Bis zum Schluss stand seine Wahl auf der Kippe, die Rettung kam von Marine Le Pen. Die Rechtsausschüsse des französischen Parlaments haben am Mittwoch mit einer Mehrheit von nur einer Stimme der Ernennung des 62 Jahren alten Richard Ferrand zum Präsidenten des Verfassungsrates zugestimmt. Präsident Emmanuel Macron hatte seinen treuen Gefolgsmann zum obersten Verfassungsrichter bestimmt, war aber auf viel Kritik gestoßen. Ferrand musste sich in der Anhörung vor beiden Parlamentskammern am Mittwoch dafür rechtfertigen, dass er in einem Zeitungsinterview eine dritte Amtszeit Macrons befürwortet hatte. Das sei nicht ernst gemeint gewesen, sagte Ferrand. Die Verfassung erlaubt den französischen Präsidenten nur zwei Mandate.

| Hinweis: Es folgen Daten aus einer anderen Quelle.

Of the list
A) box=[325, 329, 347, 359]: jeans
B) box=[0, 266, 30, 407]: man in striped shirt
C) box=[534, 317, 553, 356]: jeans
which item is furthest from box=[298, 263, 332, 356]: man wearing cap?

Zudem wurde Ferrands juristische Kompetenz hinterfragt. „Es ist wahr, ich bin kein Jurist, aber ein Diener der Republik“, sagte er. Kritik an seiner zu großen Nähe zu Macron wies er zurück. Er bezeichnete sich als „freier Mensch“ und „unabhängiger Geist“. Zugleich sprach Ferrand sich dafür aus, bei Konflikten mit der europäischen Rechtssprechung „den Vorrang der französischen Verfassung“ zur Geltung zu bringen. Einflussreiche Rechtswissenschaftler hatten in einem Meinungsartikel vor einem Glaubwürdigkeitsverlust gewarnt, wenn das oberste Verfassungsgericht nicht mit einem anerkannten Juristen besetzt werde. Der Verfassungsrat sei jetzt schon Angriffen ausgesetzt, es würde auf der Grundlage von politischen und nicht nach juristischen Erwägungen entscheiden.
Der RN gab den Ausschlag
Den Ausschlag für die Bestätigung Ferrands gab die Anweisung der Fraktionsvorsitzenden des Rassemblement National (RN), Marine Le Pen, dass sich die RN-Abgeordneten im Rechtsausschuss ihrer Stimme enthalten sollten. Le Pen hatte sich zuvor stets negativ über Ferrand geäußert und davor gewarnt, den Verfassungsrat als „Altersheim für verdiente Politiker“ zu missbrauchen. Die Mitglieder der Rechtsausschüsse von Nationalversammlung und Senat hätten mit einer Dreifünftelmehrheit die Nominierung ablehnen können. Es stand in der Macht des RN, mit 16 Abgeordneten im Rechtsausschuss die Pläne Macrons zu durchkreuzen. Die Wahl fand in geheimer Abstimmung statt.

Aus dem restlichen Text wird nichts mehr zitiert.